(169a) Novel Catalysts for Selective Oxidation of Lower Alkanes

Olefins are industrially important starting molecules for the production of many oxygenated compounds and nitriles, obtained respectively by the oxidation and ammoxidation reactions. However, the high cost of such feedstocks have stimulated research on catalytic oxidation processes based on C2-C4 alkanes. Among different catalysts investigated, Mo-V-Te-Nb-Ox mixed metal oxide catalysts are very promising for oxidation, ammoxidation and oxidative dehydrogenation of lower alkanes. Recently, the Mo-V-Te-Nb-Ox catalysts with orthorhombic M1 phase structure received much attention as catalysts for (amm)oxidation of propane to acrylonitrile. However, the current M1 phase catalysts suffer from low thermal stability due to Te volatility and limited selectivity to acrylonitrile.

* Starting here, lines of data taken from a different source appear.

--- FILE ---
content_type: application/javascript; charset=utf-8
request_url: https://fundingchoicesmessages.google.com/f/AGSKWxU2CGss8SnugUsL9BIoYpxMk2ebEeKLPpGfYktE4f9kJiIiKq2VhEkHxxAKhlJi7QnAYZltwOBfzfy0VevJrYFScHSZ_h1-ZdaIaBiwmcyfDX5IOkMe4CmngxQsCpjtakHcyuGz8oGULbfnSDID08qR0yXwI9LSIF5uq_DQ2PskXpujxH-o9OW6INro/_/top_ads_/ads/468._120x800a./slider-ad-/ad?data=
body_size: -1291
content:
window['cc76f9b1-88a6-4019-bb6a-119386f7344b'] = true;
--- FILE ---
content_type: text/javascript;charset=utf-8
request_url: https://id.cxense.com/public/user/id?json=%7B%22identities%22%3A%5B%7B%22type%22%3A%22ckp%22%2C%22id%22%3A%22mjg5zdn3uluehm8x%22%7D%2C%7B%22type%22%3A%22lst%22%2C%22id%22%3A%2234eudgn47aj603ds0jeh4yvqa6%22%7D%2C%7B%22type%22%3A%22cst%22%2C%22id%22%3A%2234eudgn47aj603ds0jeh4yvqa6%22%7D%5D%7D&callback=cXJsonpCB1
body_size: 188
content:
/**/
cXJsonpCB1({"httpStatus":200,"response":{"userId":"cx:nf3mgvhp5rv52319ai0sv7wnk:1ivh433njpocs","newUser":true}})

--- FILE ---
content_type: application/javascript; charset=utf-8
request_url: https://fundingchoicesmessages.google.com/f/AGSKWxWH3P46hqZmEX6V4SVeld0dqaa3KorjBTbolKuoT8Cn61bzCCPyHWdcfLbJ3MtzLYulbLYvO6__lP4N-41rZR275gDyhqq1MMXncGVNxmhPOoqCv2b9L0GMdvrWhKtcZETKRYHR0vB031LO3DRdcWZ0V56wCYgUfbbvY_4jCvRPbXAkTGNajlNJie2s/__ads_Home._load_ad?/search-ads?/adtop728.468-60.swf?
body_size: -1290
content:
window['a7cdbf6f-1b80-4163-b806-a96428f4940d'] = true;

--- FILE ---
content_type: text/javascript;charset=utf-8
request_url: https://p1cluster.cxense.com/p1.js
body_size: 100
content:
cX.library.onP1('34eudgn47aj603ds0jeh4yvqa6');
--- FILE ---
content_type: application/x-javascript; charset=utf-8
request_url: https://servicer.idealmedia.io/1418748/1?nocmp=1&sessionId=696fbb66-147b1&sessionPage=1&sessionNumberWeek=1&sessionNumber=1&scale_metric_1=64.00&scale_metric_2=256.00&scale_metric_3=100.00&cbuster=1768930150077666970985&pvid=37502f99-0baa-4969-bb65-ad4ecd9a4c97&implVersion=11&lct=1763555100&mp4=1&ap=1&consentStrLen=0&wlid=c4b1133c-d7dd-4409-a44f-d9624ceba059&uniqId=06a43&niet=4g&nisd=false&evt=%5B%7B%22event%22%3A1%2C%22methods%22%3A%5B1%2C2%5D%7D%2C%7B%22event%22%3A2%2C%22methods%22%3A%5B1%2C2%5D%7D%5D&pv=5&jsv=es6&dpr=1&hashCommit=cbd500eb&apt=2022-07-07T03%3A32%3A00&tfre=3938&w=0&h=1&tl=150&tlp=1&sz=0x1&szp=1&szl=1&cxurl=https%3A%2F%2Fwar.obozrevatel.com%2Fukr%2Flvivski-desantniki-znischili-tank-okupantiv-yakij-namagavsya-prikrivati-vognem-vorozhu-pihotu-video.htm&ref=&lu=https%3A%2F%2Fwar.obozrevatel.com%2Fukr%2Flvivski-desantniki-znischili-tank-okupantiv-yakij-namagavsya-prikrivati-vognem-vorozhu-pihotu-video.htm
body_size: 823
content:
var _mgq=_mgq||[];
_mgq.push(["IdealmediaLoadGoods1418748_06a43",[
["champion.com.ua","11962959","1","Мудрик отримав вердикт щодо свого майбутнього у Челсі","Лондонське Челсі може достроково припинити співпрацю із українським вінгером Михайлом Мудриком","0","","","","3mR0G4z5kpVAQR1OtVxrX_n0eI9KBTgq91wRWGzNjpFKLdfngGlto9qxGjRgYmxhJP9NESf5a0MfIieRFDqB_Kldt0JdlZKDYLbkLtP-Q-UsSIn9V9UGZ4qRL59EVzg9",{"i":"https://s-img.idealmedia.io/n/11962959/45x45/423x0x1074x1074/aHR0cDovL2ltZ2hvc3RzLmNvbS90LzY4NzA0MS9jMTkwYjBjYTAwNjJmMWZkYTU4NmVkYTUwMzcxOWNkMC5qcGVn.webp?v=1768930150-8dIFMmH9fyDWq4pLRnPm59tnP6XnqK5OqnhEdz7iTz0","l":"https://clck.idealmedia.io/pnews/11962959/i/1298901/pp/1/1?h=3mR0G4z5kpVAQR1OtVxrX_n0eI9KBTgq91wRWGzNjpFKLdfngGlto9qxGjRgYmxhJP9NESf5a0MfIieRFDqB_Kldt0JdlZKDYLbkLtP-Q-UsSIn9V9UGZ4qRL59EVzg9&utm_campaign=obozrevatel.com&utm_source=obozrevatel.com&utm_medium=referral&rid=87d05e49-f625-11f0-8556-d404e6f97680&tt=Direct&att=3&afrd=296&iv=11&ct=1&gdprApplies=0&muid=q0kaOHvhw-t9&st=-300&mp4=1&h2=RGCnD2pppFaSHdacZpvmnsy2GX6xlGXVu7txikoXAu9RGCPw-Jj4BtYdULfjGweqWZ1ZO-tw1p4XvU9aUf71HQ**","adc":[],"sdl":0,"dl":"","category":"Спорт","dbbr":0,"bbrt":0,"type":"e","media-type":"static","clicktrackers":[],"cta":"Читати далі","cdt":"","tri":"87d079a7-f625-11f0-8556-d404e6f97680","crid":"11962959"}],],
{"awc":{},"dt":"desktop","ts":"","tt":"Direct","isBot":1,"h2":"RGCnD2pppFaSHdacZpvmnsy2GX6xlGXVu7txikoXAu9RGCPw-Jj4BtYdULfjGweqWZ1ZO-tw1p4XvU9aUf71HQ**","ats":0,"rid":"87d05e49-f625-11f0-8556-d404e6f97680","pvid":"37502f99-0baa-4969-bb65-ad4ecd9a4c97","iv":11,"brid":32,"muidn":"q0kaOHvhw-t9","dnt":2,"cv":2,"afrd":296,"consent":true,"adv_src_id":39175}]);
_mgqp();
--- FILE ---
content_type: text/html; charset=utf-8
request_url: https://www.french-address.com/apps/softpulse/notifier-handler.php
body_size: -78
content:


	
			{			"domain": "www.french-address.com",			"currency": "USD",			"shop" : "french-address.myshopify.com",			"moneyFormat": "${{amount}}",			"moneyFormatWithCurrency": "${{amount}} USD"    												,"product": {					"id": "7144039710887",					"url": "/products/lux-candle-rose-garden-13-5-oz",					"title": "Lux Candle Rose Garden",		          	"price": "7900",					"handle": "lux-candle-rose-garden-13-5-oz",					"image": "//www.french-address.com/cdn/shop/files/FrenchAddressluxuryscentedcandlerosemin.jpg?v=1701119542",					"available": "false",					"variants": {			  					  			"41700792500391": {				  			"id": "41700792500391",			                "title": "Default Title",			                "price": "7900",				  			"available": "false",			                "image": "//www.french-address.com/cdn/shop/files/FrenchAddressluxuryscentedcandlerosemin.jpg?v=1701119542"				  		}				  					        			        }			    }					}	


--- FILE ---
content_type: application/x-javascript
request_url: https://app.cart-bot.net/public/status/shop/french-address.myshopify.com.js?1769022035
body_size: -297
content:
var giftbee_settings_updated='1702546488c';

In this study we investigated the use of Fe, Ru and Au as promoters of thermal stability and selectivity in (amm)oxidation of C2-C4 alkanes over the M1 phase catalysts. Trivalent Fe is well known as an active component of catalysts employed for partial oxidation for ethane and propane, whereas small Ru and Au nanoparticles (<10 nm) exhibit unexpectedly high catalytic activities towards many types of catalytic reactions, such as selective oxidation, steam reforming and water-gas shift reaction. Selective (amm)oxidation of lower alkanes were investigated over hydrothermally synthesized Mo-V-Nb-Te-Ox, Mo-V-Nb-Fe-Ox as well as Au- and Ru-doped Mo-V-Nb-Te-Ox M1 phase catalysts. Au ad Ru dopants were introduced to the Mo-V-Nb-Te-Ox M1 phase catalysts were by the incipient wetness impregnation. The structural characteristics of multi-component Mo-V-Nb-Te-Ox, Mo-V-Nb-Fe-Ox, Ru- and Au-doped Mo-V-Nb-Te-Ox catalysts were investigated by X-ray diffraction (XRD), scanning electron microscopy (SEM), transmission electron microscopy (TEM) and N2 adsorption at 77 K. Selective (amm)oxidation of lower alkanes were carried out in a tubular reactor at 300-4300C. The total flow rate as well as the He: C2-C4: O2: NH3 molar ratios were varied to optimize the conversion of feed, selectivity and yield of the desired products. The experimental results showed that the Mo-V-Nb-Fe-Ox catalysts was least active as compared to all other catalysts tested, which may be due to the presence of a different phase other than the M1 phase. The best results were obtained over Au-doped Mo-V-Nb-Te-Ox catalysts in terms of alkane conversion, selectivity and yield of desired products. The enhanced catalytic activity of the Au-doped Mo-V-Nb-Te-Ox M1 phase catalysts may be attributed to the presence of the supported Au nanoparticles.